People are doing the best they can with what they have. I have mentioned that in some of my older posts and it’s something I live by. I believe in the good in people and that people in general are not malicious. I have used this argument with many-a-manager that I’ve worked with either as a full time employee or consultant, usually in vain.
I remember working with a team in a company that had agreed to do their morning standup at 9.30am. Quickly afterwards a pattern had developed where a couple of team members would be a few minutes late, then they would arrive later and later to the point where some team members would start criticizing the late team members. “Why can’t he just be on time? We said we would have the standup at 9.30, what’s wrong with him?“
There could be a number of factors contributing to why these couple of team members were late, so what can you, as a manager, do about this?
People are doing the best they can with what they have. Life is complex, people have families, doctor’s appointments and other commitments outside of work. In the case of the late team members, a better approach than forcing them to “be on time” is to understand the reasons behind the lateness. Do they go to the gym in the morning? Do they drop their kids off at daycare? In my case, I’m an introvert so I need a lot of sleep and getting up early can be really hard for me sometimes. I’ll do my best to get into work early sometimes but my pattern is that I show up anywhere between 8am and 9.30am.
Usually what I’ve experienced is things like “how can we enforce people coming in on time?” “how can we punish these people for being late?”
I will admit I have done this and am kicking myself for doing it. Many years ago when I was younger and more stupid, I instituted a policy around being late for the standup. I said anyone who is late must pay a fine because the team was annoyed that some people were constantly late. The first day I was purposely late and paid the fine to show I wasn’t exempt from the policy. What a dumb idea. Seriously, what a dumb idea, but I didn’t know any better at the time.

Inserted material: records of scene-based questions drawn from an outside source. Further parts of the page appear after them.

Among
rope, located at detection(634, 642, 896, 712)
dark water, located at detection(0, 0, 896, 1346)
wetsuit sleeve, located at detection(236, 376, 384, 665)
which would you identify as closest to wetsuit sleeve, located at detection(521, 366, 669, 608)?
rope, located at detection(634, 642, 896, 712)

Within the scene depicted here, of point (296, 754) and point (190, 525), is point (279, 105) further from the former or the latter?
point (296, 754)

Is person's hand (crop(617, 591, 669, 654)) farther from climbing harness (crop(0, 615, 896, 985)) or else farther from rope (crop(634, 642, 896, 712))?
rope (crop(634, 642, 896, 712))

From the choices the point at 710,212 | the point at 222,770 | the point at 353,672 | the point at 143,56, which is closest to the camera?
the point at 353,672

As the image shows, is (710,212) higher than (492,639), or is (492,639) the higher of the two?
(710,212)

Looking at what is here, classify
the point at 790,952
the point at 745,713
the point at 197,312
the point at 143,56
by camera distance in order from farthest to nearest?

So the lesson is, understand the reasons behind why an employee is behaving a certain way and work with them to help them improve on it instead of punishing or trying to force a certain behaviour. People are different and respond to feedback differently. I respond well to direct feedback, no matter how brutal. I don’t always like it, but I prefer it. Some people may respond negatively to that type of feedback. Understand your co-workers and understand people aren’t malicious. Think of it this way, do you go to work with the intent of doing something harmful or pissing off your co-workers?
Ok, that’s one problem addressed, what about the reaction of managers? That’s a problem too. Managers who punish employees with the stick do so because that’s what they know. They too are behaving like that for numerous reasons. They could have had a bad manager in the past, they might not even want to be a manager and don’t know how to become one. I remember being given my first “Director” title when I was 29. How stupid is that? I had one year of management experience at the time. It sounded cool and it looks good on my resume but I was in no way ready for the responsibility of that job. I didn’t know any better at the time but I did have a fantastic manager who helped me understand what being a good manager was.
My actions throughout that role were the best I could do with what I had at the time. That included experience and training. I did a lot of stupid things back then and was a real pain in the ass to work with. I didn’t know what else to do. From my experience most people become managers because they are the ‘expert’ in their field. Then these managers end up doing most of the work instead of managing the team. I’ve been there too.
So as a manager, what can you do? You’re not a bad person, you’re doing the best you can with what you have. If you don’t know how to be a great manager, get training. Read books. Go to conferences and talk to other managers. Tell your boss you don’t want to be a manager yet. There’s no shortage of what you can do to improve yourself. Remember, there are systemic forces on you too. If you are getting pressure from your boss to deliver results, that pressure will get pushed onto the team.
Remember, people are doing the best they can with what they have, as a manager you have a responsibility to understand the people you manage and you have a responsibility to develop your management skills. No one else, including your company, are responsible for your skills. It’s great if your company will help but at the end of the day greatness comes from inside you and you have much more control over that than you may think.